=== INPUT ===

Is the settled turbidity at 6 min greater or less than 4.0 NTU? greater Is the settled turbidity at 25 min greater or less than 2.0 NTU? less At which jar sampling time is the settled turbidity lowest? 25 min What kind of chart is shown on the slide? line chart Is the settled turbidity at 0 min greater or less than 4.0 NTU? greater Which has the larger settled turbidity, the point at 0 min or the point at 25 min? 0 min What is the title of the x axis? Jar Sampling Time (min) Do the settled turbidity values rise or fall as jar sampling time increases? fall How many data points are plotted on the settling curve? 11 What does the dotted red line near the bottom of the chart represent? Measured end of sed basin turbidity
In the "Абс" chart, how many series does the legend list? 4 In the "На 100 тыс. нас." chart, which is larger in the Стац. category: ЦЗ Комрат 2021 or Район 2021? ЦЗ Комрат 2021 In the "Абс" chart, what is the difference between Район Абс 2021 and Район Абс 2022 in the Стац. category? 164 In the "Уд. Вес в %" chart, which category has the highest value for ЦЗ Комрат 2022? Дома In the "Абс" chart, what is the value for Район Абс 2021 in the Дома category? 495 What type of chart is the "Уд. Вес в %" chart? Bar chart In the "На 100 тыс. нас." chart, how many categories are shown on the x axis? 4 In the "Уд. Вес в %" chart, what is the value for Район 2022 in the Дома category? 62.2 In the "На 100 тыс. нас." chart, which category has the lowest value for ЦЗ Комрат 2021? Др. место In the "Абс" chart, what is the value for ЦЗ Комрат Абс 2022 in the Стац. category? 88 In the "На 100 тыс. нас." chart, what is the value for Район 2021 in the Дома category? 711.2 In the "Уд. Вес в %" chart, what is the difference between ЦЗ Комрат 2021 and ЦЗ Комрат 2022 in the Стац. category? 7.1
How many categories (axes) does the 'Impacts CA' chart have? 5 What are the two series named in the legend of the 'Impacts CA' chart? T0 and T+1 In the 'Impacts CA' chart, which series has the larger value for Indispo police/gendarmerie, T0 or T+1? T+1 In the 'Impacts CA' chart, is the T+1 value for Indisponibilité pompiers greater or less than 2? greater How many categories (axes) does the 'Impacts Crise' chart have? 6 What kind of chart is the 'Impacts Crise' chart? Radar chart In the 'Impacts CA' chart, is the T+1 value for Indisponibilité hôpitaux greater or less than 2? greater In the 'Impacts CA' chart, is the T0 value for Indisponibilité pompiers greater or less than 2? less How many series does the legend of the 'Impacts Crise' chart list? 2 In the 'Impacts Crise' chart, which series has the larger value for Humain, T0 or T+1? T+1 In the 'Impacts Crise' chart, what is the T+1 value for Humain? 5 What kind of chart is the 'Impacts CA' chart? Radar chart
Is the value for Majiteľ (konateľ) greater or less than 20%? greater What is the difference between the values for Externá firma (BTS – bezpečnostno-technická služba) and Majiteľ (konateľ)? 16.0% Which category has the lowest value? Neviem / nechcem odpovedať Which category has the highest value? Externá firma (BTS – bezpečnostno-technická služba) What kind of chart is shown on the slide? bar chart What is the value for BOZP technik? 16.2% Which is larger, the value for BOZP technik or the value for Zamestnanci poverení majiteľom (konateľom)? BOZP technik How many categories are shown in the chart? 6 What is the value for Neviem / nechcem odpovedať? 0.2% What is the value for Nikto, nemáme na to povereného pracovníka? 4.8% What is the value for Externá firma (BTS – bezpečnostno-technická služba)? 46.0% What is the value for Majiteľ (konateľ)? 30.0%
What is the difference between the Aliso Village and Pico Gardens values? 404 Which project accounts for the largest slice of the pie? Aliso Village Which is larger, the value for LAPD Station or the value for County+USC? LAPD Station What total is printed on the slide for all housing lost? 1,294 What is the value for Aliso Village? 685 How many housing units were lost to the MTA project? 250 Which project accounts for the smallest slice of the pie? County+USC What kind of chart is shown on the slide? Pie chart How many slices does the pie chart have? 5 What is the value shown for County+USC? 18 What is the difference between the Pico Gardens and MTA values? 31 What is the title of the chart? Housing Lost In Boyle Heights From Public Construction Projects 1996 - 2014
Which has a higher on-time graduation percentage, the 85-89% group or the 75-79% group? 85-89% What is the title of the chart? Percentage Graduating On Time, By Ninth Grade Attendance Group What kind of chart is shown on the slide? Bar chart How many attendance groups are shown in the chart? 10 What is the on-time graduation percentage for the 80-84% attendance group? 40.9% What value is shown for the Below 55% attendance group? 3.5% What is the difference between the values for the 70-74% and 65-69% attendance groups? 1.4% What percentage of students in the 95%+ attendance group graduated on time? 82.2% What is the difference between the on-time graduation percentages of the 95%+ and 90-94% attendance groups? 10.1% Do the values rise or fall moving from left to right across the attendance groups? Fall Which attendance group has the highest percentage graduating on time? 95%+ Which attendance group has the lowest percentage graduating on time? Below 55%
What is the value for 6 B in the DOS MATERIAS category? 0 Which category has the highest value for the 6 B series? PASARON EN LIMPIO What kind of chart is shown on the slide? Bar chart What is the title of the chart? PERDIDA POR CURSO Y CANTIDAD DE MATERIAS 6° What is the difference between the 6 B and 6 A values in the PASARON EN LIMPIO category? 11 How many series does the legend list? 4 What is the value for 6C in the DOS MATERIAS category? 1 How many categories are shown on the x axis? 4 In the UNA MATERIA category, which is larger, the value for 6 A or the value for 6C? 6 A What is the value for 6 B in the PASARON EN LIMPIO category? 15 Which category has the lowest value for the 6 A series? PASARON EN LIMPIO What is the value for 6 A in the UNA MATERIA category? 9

===

ACTION ITEM - Pick out every row above that contains the string "technická" and copy each one in full.

RESPONSE TO THE EXERCISE -
Is the value for Majiteľ (konateľ) greater or less than 20%? greater What is the difference between the values for Externá firma (BTS – bezpečnostno-technická služba) and Majiteľ (konateľ)? 16.0% Which category has the lowest value? Neviem / nechcem odpovedať Which category has the highest value? Externá firma (BTS – bezpečnostno-technická služba) What kind of chart is shown on the slide? bar chart What is the value for BOZP technik? 16.2% Which is larger, the value for BOZP technik or the value for Zamestnanci poverení majiteľom (konateľom)? BOZP technik How many categories are shown in the chart? 6 What is the value for Neviem / nechcem odpovedať? 0.2% What is the value for Nikto, nemáme na to povereného pracovníka? 4.8% What is the value for Externá firma (BTS – bezpečnostno-technická služba)? 46.0% What is the value for Majiteľ (konateľ)? 30.0%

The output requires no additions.